Text passage =

■ ■ ■ ■

Your stomach lining has a huge responsibility. It protects your stomach from the acid that digests food. Gastritis inflames the stomach lining, causing dull or burning pain, indigestion, bloating, nausea, and sometimes bloody vomit. It can erode this protective lining and cause chronic issues.
Unfortunately, many things in our normal lives can cause gastritis and its unpleasant indigestion symptoms. Even worse, it can also disrupt the intricate communication system between the gut and brain.
The complex connection between the gut and brain via the vagus nerve, known as the gut-brain axis, impacts our brain functions, moods, and behaviors. Researchers say a healthy gut biome – the trillions of microorganisms in our gut – is crucial for this communication system to work right. So much so, they’re now calling it the gut-brain-microbiome axis.
Issues anywhere along this three-way communication system can lead to conditions including irritable bowel syndrome (IBS), anxiety, depression, memory issues, obesity, and autism. The gut microbiome is so important to our overall health that over 330 studies and 51,500 articles focus on it.
It this article, we’ll look at how gastritis can disrupt and impair the gut-brain-microbiome communication. Then, we’ll explore ways we can heal the gut and improve our mental and overall health.
Symptoms and Causes of Poor Gut Health
Drinking alcohol, smoking, taking anti-inflammatory medications (NSAIDs) or steroids, viral and bacterial infections, and stress from illnesses or injuries can all cause gastritis. The bacteria H. pylori are also common culprits of gastritis and peptic ulcers.

■ ■ ■ ■

Actions to take =
1. In the gastritis passage, write out the text between "It this article, we’ll" and "and peptic ulcers.", inclusive.
2. According to the gastritis passage, what name are researchers now giving to the communication system that links the gut, the brain, and the gut's microorganisms?
3. Continue the gastritis passage from the point where it stops.

Information given =
■ ■ ■ ■

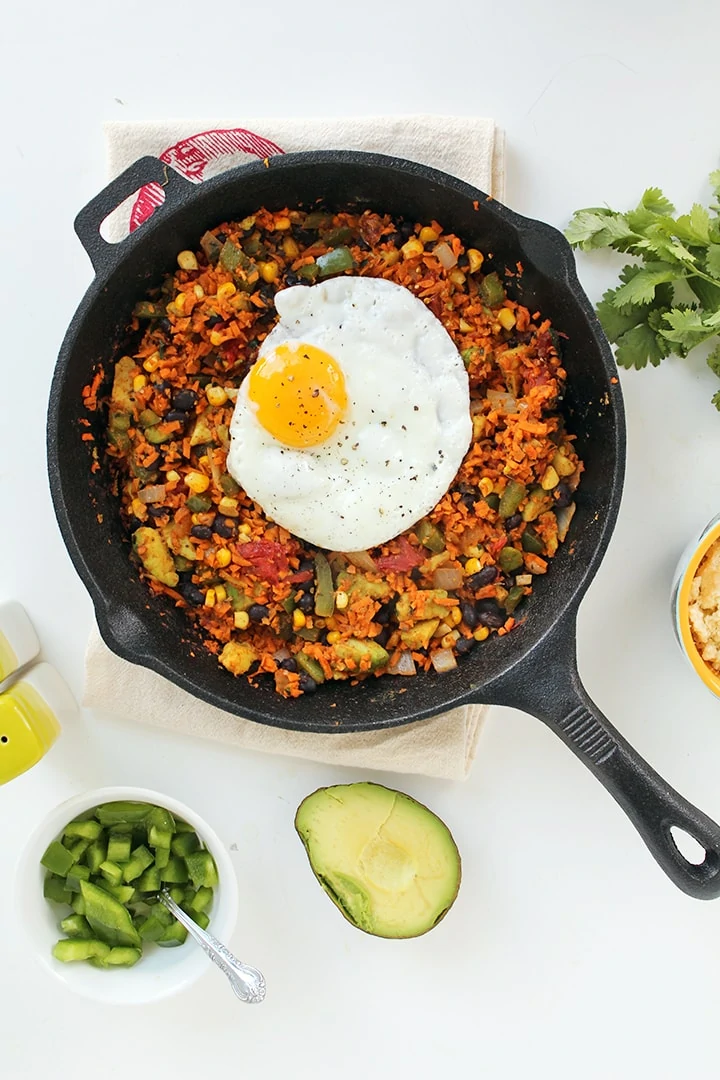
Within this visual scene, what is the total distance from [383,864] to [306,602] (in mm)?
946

■ ■ ■ ■

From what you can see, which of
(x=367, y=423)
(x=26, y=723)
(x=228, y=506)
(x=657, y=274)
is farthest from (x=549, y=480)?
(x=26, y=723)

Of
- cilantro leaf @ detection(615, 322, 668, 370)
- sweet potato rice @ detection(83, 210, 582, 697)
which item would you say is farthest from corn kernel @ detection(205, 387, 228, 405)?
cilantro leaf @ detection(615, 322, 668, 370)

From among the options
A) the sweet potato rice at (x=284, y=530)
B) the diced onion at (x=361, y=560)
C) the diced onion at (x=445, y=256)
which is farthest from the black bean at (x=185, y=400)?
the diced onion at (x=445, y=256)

■ ■ ■ ■

Results for the exercise =
1.
It this article, we’ll look at how gastritis can disrupt and impair the gut-brain-microbiome communication. Then, we’ll explore ways we can heal the gut and improve our mental and overall health.
Symptoms and Causes of Poor Gut Health
Drinking alcohol, smoking, taking anti-inflammatory medications (NSAIDs) or steroids, viral and bacterial infections, and stress from illnesses or injuries can all cause gastritis. The bacteria H. pylori are also common culprits of gastritis and peptic ulcers.

2. The gut-brain-microbiome axis.

3.
Digestive disorders like Crohn’s disease, reflux, and autoimmune disorders that cause immune cells to mistakenly attack the stomach lining can cause gastritis too. Stress and eating spicy foods tend to worsen symptoms. Plus, as we get older, our risk of gastritis increases because the stomach lining gets thinner.
Sometimes gastritis is non-erosive. Yet, it often eats away at the stomach lining. While we can heal from acute gastritis in a couple of days to two weeks, it can become chronic and severely damage your stomach lining if untreated.
Signs of gastritis include a gnawing or burning pain in your abdomen, feeling extremely full after eating, or nauseousness. You may have frequent belching or hiccups or lose your appetite. In extreme cases, you might notice blood in your vomit or stool, signs the stomach lining is bleeding.
Heal the Gut and Improve Gut-Brain Communication
To heal gastritis, your doctor may suggest diet and lifestyle changes, and test you for an H. pylori infection. Changes that can help include quitting smoking, cutting caffeine, avoiding alcohol, limiting sugar, eating smaller meals, and avoiding fatty, fried, acidic, or spicy foods. Eating more prebiotic and probiotic foods can also help heal your gut. You may also benefit from counseling or other psycological treatment, which is proven to help heal the gut-brain axis.
Health care professionals may also suggest taking zinc-L-carnosine (ZnC), a chelated compound of zinc and L-carnosine. Zinc is an essential mineral found in cells throughout the body. It helps your body fight bacteria and viruses and heal wounds. L-carnosine is a protein building block our body makes that’s found in primarily in our muscles, heart, and brain. Made of two amino acids, it gives us energy, help our bodies heal wounds, protects our brain cells, and helps prevent damage from too much sugar in the body.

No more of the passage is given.